Closed dpryan79 closed 6 years ago
In fact, the creation of the "saf" file is a terrible idea, you end up quantifying intronic reads from pre-mRNAs and other random things (unannotated miRNAs and expressed repeats). There's a time when such things are useful, but that should simply never be the default.
The generated SAF files have transcript entries rather than exon entries.
I'll have a PR for this shortly, I expect. The BED files generated from this are used elsewhere. I wonder why they're made, though, since we already have transcript BED files (genes_bed
).
mhmmm that's weird, I havn't done this SAF stuff...sure, exon counting is wanted.
I'm accumulating some changes in my WIP PR.
Anyway, I think the current code goes back to the pre-snakemake days...though I have to wonder why it was done back then too.

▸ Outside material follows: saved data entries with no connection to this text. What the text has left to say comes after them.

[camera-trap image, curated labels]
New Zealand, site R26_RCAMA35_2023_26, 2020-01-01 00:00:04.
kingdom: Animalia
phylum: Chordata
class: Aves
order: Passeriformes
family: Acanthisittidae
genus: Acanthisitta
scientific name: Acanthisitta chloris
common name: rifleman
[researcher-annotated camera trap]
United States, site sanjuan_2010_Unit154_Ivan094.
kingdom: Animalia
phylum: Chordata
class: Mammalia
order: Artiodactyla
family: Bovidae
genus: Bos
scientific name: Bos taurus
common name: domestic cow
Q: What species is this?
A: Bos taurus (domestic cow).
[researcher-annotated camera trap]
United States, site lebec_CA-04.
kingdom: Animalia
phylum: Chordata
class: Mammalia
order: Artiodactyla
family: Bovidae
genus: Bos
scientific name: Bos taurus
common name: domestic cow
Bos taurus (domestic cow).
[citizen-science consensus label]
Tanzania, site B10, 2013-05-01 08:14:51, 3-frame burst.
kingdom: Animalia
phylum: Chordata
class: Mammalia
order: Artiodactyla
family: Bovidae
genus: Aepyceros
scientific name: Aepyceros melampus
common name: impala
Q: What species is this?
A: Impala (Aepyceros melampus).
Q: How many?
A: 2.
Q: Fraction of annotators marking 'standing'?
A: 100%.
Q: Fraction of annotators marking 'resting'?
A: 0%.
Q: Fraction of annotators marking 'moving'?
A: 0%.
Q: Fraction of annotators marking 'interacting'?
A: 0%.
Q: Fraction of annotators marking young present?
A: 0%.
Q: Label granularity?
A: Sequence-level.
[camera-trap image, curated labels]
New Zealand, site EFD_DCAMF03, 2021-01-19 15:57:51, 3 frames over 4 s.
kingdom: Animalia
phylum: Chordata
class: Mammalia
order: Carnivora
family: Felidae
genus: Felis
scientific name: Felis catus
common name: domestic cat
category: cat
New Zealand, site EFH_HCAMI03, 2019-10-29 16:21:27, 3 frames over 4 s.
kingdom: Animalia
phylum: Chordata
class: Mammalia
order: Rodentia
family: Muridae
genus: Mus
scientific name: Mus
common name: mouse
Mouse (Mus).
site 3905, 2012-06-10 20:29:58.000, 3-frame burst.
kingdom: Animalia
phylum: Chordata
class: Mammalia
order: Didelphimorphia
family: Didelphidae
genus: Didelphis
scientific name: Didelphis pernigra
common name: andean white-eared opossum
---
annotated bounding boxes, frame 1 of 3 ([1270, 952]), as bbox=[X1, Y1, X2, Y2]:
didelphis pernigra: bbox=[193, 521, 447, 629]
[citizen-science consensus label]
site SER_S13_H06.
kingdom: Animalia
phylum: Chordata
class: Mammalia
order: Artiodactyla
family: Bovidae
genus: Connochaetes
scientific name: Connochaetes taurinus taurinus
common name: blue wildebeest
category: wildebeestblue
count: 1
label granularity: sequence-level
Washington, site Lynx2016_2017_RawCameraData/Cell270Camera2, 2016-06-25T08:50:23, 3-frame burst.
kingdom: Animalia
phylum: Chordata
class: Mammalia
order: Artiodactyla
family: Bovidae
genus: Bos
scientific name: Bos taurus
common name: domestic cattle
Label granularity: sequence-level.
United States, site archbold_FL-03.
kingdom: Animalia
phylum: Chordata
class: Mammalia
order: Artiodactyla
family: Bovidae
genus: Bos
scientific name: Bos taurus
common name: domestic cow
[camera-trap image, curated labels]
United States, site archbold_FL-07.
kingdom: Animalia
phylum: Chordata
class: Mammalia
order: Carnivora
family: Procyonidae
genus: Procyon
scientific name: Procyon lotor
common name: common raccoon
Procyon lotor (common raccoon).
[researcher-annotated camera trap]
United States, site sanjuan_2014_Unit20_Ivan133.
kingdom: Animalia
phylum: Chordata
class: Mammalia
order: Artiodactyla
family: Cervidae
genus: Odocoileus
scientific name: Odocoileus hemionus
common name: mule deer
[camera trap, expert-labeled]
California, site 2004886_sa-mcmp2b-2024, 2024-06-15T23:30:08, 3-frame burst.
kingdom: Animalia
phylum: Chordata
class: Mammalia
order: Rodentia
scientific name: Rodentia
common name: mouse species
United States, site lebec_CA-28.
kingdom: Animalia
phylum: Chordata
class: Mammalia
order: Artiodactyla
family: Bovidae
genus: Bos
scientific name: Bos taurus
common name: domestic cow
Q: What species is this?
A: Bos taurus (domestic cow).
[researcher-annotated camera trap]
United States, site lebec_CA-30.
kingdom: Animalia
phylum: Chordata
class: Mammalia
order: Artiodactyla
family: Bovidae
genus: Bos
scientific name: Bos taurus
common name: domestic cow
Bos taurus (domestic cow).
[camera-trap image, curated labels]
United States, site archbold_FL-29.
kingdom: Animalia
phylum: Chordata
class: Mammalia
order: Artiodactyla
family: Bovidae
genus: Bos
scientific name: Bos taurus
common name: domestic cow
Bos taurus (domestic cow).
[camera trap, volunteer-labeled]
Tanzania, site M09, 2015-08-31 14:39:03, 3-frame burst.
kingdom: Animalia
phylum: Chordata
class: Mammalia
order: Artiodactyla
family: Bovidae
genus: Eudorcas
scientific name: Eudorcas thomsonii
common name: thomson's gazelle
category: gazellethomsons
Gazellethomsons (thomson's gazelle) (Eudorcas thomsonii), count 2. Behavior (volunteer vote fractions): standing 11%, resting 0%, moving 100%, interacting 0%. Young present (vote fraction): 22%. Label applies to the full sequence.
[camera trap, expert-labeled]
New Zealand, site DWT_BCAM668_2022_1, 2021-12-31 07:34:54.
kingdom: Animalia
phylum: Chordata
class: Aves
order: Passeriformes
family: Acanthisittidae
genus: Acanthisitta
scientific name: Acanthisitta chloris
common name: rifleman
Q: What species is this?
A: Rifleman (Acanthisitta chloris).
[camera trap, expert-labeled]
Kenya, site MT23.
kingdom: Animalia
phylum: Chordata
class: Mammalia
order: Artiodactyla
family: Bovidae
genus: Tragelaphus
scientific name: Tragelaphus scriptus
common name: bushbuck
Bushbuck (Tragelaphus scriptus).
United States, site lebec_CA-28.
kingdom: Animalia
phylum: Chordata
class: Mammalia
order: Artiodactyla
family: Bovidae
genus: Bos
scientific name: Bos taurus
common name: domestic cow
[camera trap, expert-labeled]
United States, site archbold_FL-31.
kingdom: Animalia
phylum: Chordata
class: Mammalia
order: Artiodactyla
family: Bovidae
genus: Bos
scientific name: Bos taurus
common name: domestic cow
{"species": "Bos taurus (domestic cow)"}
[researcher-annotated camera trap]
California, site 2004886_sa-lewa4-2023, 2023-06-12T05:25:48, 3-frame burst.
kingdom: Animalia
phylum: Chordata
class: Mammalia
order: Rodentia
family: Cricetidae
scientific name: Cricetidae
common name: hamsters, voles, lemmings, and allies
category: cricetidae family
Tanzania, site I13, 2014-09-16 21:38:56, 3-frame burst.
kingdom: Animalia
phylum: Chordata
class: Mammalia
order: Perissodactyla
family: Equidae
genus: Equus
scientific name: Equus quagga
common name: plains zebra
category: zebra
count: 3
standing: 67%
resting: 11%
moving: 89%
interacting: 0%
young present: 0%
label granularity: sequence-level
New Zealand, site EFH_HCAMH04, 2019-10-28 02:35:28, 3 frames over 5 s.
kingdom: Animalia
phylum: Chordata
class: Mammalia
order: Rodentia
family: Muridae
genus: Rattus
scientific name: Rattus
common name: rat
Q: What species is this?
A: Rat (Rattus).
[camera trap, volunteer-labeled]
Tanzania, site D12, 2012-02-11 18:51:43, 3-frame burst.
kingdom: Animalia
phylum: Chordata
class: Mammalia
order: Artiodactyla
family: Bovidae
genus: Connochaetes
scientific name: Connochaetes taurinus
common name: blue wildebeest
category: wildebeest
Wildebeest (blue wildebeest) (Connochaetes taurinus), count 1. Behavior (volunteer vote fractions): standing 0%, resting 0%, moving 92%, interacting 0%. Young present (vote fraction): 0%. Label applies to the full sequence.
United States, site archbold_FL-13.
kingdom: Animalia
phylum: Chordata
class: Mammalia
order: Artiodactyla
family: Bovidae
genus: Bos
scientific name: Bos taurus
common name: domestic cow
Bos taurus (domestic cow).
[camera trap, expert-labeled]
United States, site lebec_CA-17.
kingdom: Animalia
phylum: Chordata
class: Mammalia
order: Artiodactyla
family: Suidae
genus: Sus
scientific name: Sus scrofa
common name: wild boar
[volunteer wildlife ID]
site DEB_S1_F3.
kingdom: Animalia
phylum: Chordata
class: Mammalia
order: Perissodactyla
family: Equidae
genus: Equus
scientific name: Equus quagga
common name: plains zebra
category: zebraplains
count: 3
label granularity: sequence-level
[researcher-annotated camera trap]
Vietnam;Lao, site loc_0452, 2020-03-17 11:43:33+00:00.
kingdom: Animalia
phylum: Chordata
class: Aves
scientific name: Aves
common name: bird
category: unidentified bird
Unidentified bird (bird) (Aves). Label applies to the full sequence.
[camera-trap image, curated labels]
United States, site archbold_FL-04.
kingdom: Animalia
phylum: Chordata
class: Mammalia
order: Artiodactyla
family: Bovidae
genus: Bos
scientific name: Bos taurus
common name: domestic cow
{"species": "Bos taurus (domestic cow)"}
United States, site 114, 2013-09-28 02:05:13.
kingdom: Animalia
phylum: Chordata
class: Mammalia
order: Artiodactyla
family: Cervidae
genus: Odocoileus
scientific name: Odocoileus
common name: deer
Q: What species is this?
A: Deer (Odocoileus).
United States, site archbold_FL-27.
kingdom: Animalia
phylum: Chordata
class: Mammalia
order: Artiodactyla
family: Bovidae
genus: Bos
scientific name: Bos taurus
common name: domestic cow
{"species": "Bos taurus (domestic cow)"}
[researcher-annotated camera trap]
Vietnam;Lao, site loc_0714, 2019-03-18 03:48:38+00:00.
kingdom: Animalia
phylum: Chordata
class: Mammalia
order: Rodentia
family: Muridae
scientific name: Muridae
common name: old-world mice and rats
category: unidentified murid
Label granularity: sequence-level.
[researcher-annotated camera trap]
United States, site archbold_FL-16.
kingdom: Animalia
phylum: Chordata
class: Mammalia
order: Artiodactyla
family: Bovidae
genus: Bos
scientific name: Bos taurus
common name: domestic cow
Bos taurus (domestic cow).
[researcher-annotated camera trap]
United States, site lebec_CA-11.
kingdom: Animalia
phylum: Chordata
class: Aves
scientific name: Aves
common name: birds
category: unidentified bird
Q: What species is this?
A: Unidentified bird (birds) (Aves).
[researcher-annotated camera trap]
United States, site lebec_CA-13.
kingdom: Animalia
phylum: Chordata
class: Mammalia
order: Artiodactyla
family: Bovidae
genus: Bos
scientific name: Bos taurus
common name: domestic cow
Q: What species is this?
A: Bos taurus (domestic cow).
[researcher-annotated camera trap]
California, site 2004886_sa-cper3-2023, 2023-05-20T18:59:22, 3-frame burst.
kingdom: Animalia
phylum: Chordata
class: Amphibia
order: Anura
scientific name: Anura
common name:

one reason to have extra bed files was for single cell RNA workflow, where I wanted to filter out pseudogenes based on biotype...yeah, the SAF part might com from the python workflow we once had
Maybe it was done previously by fabian back when featurecounts used SAF format as default? (although it always accepted GTF as an option so I can't think of a clear reason to use SAF anyway)
rule "annotation_bed2fasta" in filter_annotation.snakefile seem to be also a bit wrong. it is missing the "--split" and "-s" options to "bedtools getfasta". Or I'm totally confused now?
This rule is used to create the input fasta file for salmon!
coming back to the OT, by using the "Annotation/genes.filtered.gtf" as input to featureCounts and the default --filter_annotation option (which is empty), the workflow used the full gtf (like gencode m15) file as give in the organism config file....
I added filtered gtf as input to featurecounts in this commit
Is there a reason that GTF files are munged beyond recognition in the RNA-seq workflow? They're fine as is for bulk RNA-seq and we can't even report that "we used Gencode m15" in the methods if we modify the crap out of them.